Characterization of natural, decellularized and reseeded porcine tooth bud matrices

Abstract

Dental tissue engineering efforts have yet to identify scaffolds that instruct the formation of bioengineered teeth of predetermined size and shape. Here we investigated whether extracellular matrix (ECM) molecules present in natural tooth scaffolds can provide insight on how to achieve this goal. We describe methods to effectively decellularize and demineralize porcine molar tooth buds, while preserving natural ECM protein gradients. Natural tooth ECM composition was assessed using histological and immunohistochemical (IHC) analyses of fibrillar and basement membrane proteins. Our results showed that Collagen I, Fibronectin, Collagen IV, and Laminin gradients were detected in natural tooth tissues, and retained in decellularized samples. Second harmonic generation (SHG) image analysis and 3D reconstructions were used to show that natural tooth tissue exhibited higher collagen fiber density, and less oriented and less organized collagen fibers, as compared to decellularized tooth tissue. We also found that reseeded decellularized tooth scaffolds exhibited distinctive collagen content and organization as compared to decelluarized scaffolds. Our results show that SHG allows for quantitative assessment of ECM features that are not easily characterized using traditional histological analyses.
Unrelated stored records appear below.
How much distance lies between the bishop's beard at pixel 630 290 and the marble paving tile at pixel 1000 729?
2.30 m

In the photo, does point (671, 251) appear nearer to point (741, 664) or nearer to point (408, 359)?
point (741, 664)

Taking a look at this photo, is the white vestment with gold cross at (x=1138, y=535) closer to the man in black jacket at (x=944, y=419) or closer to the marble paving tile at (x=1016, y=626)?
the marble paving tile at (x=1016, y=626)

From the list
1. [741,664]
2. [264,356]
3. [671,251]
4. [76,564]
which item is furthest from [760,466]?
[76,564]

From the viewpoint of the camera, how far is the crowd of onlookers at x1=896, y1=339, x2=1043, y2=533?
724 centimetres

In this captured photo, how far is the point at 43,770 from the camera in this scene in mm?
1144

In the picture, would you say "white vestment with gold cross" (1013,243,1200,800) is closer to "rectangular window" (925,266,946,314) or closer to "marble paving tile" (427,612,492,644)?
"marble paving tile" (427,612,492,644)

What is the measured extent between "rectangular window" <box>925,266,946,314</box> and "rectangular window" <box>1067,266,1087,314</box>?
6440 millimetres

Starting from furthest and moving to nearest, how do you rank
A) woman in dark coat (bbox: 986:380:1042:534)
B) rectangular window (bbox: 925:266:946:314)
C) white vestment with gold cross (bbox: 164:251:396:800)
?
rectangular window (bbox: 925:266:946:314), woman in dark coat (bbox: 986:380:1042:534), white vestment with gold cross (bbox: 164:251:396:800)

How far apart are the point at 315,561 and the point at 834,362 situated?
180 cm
In summary, our results demonstrate the potential for natural decellularized molar tooth ECM to instruct dental cell matrix synthesis, and lay the foundation for future use of biomimetic scaffolds for dental tissue engineering applications.

Figure 1. Comparison of natural and decellularized tooth buds

(A, E) H&E stained natural M2 molar tooth section reveals highly cellularized dental pulp (p) (boxed region). H&E stained sectioned pulp after various Method I (B, F), Method II (C, G), and Method III (D, H) treatments. (I–L) Low mag view of teeth after various treatments. Black arrows indicate nuclei, dashed lines indicate the dental sac, and * denotes tooth cusps. Abbreviations: bv, blood vessel; d, dentin, e, enamel; eo, enamel organ. Scale bars: (A) 1.0 mm; (B–H) 50 microns.

Figure 2. Decellularized tooth samples

(A). Schematic of M3 tooth. B) DNA content before and after decellularization. H&E (C–F), Movat’s Pentachrome (G–J) and Masson’s Trichrome (K–N) stained paraffin sections. Method II boxed inlays display stellate reticulum (E, I, M). Efficiently removed odontoblasts (D, black arrows) and ameloblasts (D, gray arrows), and preserved collagen (white arrows). Abbreviations: a ameloblasts; d, dentin; p, pulp; od, odontoblasts; si, stratum intermedium; sr, stellate reticulum. * = p < 0.0001. Scale bar = 50 microns.

Figure 3. IHC analyses of fibrillar ECM protein expression

(A) Fibronectin and (B) Collagen I expression in Natural, Method I, or Method II treated teeth. Schematic representations are shown to the right. Strong collagen I expression was observed in the pre-dentin region (*) between the pulp (p) and dentin (d). Scale = 50 microns.

Figure 4. IHC analyses of basement membrane ECM protein expression

(A) Laminin and (B) Collagen IV expression in Natural, Method I, or Method II treated teeth. Schematic representations are shown to the right. Vascular and nerve tissues expressed both basement membrane proteins. Abbreviations: d, dentin; p, pulp; dental follicle, df. Scale = 50 microns.

Figure 5. Non-linear microscopy of natural and decellularized M2 molar pulp

TPEF (red pseudocolor) and SHG (green pseudocolor) reconstructions of natural (A) and Method I treated (D) tooth scaffolds (238×238×64 µm³ tissue volumes). Representative natural (B) and decellularized (E) tooth scaffolds. Thresholded natural (C) and decellularized (H) images were used to assess collagen fiber density and organization. Scale = 50 microns.

Figure 6. Non-linear microscopy of re-seeded tooth scaffolds after four weeks of culture

SHG (green pseudocolor) and TPEF (red pseudocolor) reconstructions of cultured unseeded (A), and cultured dental cell seeded (D) decellularized scaffolds (238×238×33 µm³ tissue volumes). Representative images of cultured unseeded (B) and mes-seeded (E) scaffolds. Collagen fiber densities were determined from thresholded images (C, H). Scale bars = 50 microns.